Goal 1: Transcribe a passage from the purchase terms word for word. Begin at the words "The Seller/The Supplier - a" and stop after "of order acceptance.".
Goal 2: Check each statement against the purchase terms: (a) The Seller/The Supplier has 3 working days to confirm the order in writing. (b) If the order is not confirmed in time, The Buyer treats it as rejected. (c) These terms also cover later orders between the same parties. For each one, answer yes or no and quote the words of the terms that settle it.
Goal 3: Keep writing the REMONTOWA LNG Systems purchase terms, picking up after their last sentence.

Page excerpt:
· · · · · · ·

REMONTOWA LNG SYSTEMS Sp. z o.o. with headquarters in Rumia, Poland

The Buyer - REMONTOWA LNG Systems Sp. z o.o.

The Seller/The Supplier - a commercial entity which has accepted The Buyer's order for the production and/or delivery of devices, equipment or materials.


  1. General

    1. These General Terms and Conditions are integral part of order placed by The Buyer to The Seller/The Supplier and are valid for the whole period of cooperation on the basis of this order. This is not applicable for cooperation on further orders for which the parties shall establish General Terms and Conditions of Purchase of Goods and Services again. The Seller/The Supplier acknowledges acceptance and familiarity with General Terms and Conditions of Purchase of Goods and Services with the moment of order acceptance.

    2. The order placed by The Buyer is processed by The Seller/The Supplier immediately after receipt. The Seller/The Supplier must accept and confirm order in writing within 3 working days from the moment of order receipt. This confirmation is binding if it contains acceptance of all terms and conditions given in order. In case the order is not confirmed within aforementioned time The Buyer acknowledges that the terms and conditions given in order are silently accepted by The Seller/The Supplier. If The Seller/The Supplier accepts only a part of terms and conditions given in the order or requests changes to the terms and conditions given in the order, The Buyer has the right to cancel the order in which case The Seller/The Supplier is not entitled to any claims arising and without any objection must confirm order cancellation.

· · · · · · ·

Data provided:
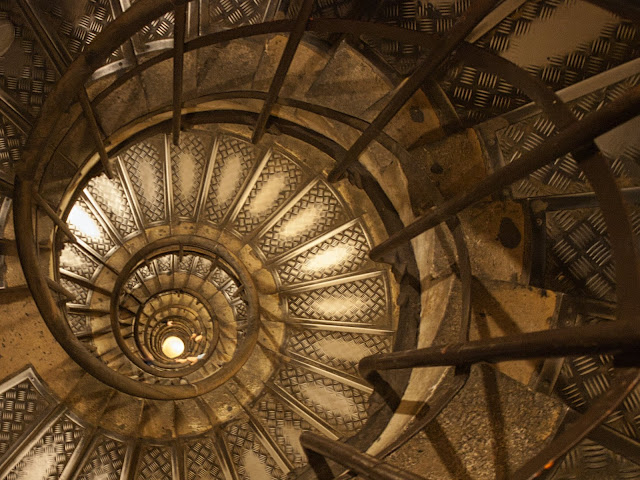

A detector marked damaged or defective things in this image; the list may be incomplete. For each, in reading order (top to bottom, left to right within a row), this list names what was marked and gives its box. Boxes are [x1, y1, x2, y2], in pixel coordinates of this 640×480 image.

rusted metal beam [32, 190, 78, 242]
rusted metal beam [78, 88, 114, 178]
rusted metal beam [172, 3, 188, 145]
rusted metal beam [252, 0, 318, 143]
rusted metal beam [324, 0, 500, 182]
rusted metal beam [368, 83, 640, 262]
rusted metal beam [360, 320, 640, 374]
rusted metal beam [300, 430, 424, 480]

· · · · · · ·

Written reply 1:
The Seller/The Supplier - a commercial entity which has accepted The Buyer's order for the production and/or delivery of devices, equipment or materials.


  1. General

    1. These General Terms and Conditions are integral part of order placed by The Buyer to The Seller/The Supplier and are valid for the whole period of cooperation on the basis of this order. This is not applicable for cooperation on further orders for which the parties shall establish General Terms and Conditions of Purchase of Goods and Services again. The Seller/The Supplier acknowledges acceptance and familiarity with General Terms and Conditions of Purchase of Goods and Services with the moment of order acceptance.

Written reply 2:
(a) Yes: "The Seller/The Supplier must accept and confirm order in writing within 3 working days from the moment of order receipt."
(b) No: "In case the order is not confirmed within aforementioned time The Buyer acknowledges that the terms and conditions given in order are silently accepted by The Seller/The Supplier."
(c) No: "This is not applicable for cooperation on further orders for which the parties shall establish General Terms and Conditions of Purchase of Goods and Services again."

Written reply 3:
    3. Changes of contract terms or other verbal arrangements must in every case be confirmed in writing by The Buyer to make them valid.

    4. Terms and conditions of contract realisation made by The Seller/The Supplier that are contrary to these are not accepted by the Buyer.


  2. Price, payment conditions, quality, controls

    1. The Sellers/The Suppliers payment is of fixed rate type and will be increased by the applicable VAT. The payment is paid based on original VAT invoice.

    2. At the time of delivery The Supplier/The Seller is obligated to deliver to the buyer all documentation of delivery that allows to undoubtedly identify delivered goods and contains related order number. The order number should be also visible on related VAT invoices. In case that The Buyer's order number is not included on VAT invoice, The Buyer reserves the right to send back the VAT invoice to The Seller/The Supplier, without accounting it.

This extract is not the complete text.